- [Exercise inputs]
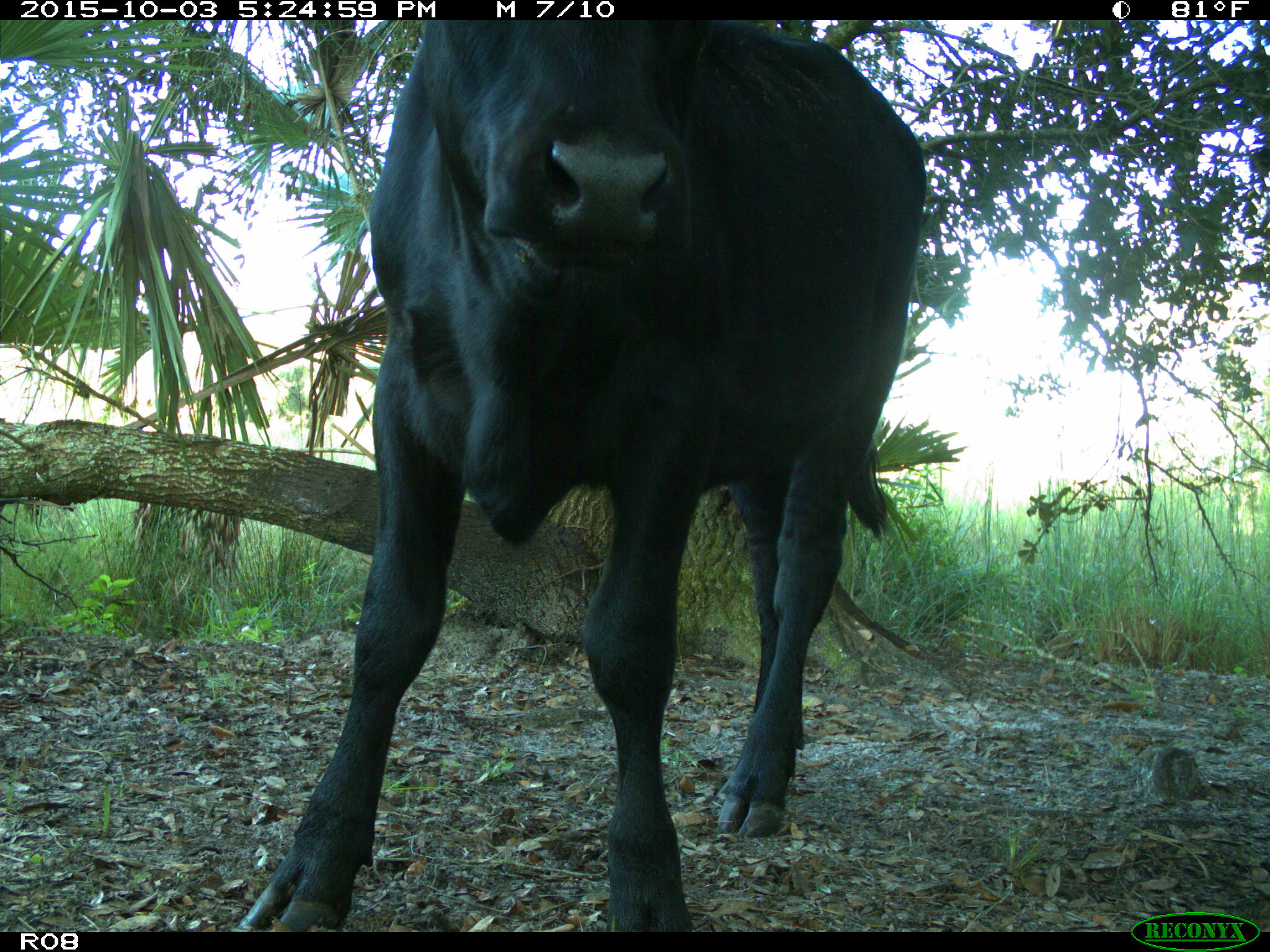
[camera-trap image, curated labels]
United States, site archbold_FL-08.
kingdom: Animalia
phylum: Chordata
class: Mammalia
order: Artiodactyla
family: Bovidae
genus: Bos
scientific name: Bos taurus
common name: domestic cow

- [What you are asked to do] Print the records above verbatim, minus any pictures.

- [Answer for the task]
[camera-trap image, curated labels]
United States, site archbold_FL-08.
kingdom: Animalia
phylum: Chordata
class: Mammalia
order: Artiodactyla
family: Bovidae
genus: Bos
scientific name: Bos taurus
common name: domestic cow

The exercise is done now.